I realise I’m thinking of all of this in the context of ordinary, daily, healthy life. The pathologies which arise from excesses of any of these emotions is another story. Something isn’t an adaptive response when it occurs in out of control or unbalanced ways. The inflammatory system of the body is a good example. We need it to defend ourselves against infections and to repair wounds but it becomes a destructive power when it overshoots or occurs without the presence of infection or injury. It’s therefore not a matter of saying that because emotions are “whole organism adaptive strategies” that they are a simple good. Nor are they sufficient in themselves to guide our behaviours. We gain a lot from our highly developed cerebral cortex, those two hemispheres with their large frontal lobes which give us the capacity for rational thought, will, and our ability to stand back and make active choices, amongst many other things.
An artisan of the emotions
So, there’s something to learn here.

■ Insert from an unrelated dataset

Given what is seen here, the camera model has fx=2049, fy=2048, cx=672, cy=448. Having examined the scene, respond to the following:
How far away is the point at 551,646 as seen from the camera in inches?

I mean for me, personally, in my own life. To learn to become aware of the emotions I’m experiencing, to learn where and when they arise, so that I can use them to my best advantage.
How do I interact with my emotional life to enhance my creativity? Can I learn to use the emotions to craft the life I want to live?
The term “artisan” is still used a lot in France. They use it for anyone who develops a particular skill, whether that be baking, wine making, or woodwork. It’s really a way of describing and respecting someone who has achieved an expertise. So, I’m wondering……how do I become an artisan of the emotions?